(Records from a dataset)

-- Begin --

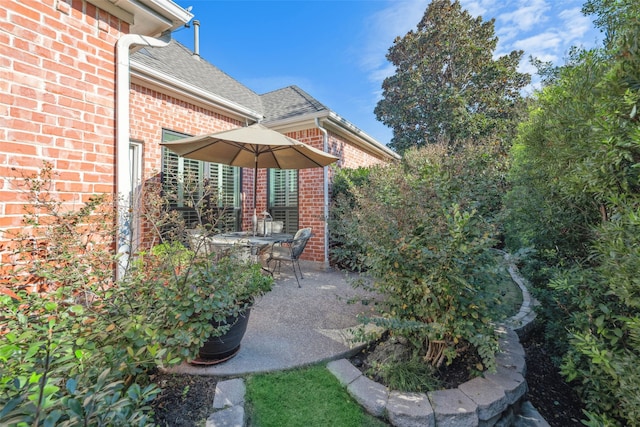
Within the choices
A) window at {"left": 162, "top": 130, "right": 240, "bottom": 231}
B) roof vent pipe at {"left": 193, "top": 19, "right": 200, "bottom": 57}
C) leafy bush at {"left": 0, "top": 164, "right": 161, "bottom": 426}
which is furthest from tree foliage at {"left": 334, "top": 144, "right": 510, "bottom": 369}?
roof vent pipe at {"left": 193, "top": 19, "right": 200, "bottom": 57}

-- End --
-- Begin --

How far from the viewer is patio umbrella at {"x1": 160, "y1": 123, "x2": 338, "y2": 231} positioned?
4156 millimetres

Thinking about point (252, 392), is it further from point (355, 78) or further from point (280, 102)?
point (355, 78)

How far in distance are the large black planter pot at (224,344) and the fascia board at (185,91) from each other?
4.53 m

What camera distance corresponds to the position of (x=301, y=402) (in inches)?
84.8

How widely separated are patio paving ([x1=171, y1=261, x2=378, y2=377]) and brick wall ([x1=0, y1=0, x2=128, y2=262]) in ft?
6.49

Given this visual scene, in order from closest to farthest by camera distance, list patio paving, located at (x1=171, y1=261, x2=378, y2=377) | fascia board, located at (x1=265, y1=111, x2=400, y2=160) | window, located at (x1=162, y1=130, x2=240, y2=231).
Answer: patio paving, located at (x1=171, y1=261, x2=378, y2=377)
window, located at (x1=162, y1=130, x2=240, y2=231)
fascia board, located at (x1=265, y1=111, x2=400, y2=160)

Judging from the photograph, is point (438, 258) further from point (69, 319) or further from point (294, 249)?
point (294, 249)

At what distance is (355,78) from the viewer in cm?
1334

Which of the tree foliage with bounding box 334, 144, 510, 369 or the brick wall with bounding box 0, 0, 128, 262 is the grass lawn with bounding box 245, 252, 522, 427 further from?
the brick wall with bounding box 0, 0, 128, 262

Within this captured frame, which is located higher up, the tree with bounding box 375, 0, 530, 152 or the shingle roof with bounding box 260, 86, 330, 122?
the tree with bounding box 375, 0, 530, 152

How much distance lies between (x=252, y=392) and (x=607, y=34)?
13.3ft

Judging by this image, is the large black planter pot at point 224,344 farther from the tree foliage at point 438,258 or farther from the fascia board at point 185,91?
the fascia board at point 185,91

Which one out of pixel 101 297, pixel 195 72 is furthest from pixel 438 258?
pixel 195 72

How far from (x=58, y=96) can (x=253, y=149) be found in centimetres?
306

-- End --

Gather every line of the material above that contains the string "bounding". Case counts, so match capital and lowercase letters exactly.

Which of the tree foliage with bounding box 334, 144, 510, 369 or the brick wall with bounding box 0, 0, 128, 262 is the grass lawn with bounding box 245, 252, 522, 427 further from?
the brick wall with bounding box 0, 0, 128, 262
Within this captured frame, which is located higher up, the tree with bounding box 375, 0, 530, 152 or the shingle roof with bounding box 260, 86, 330, 122?
the tree with bounding box 375, 0, 530, 152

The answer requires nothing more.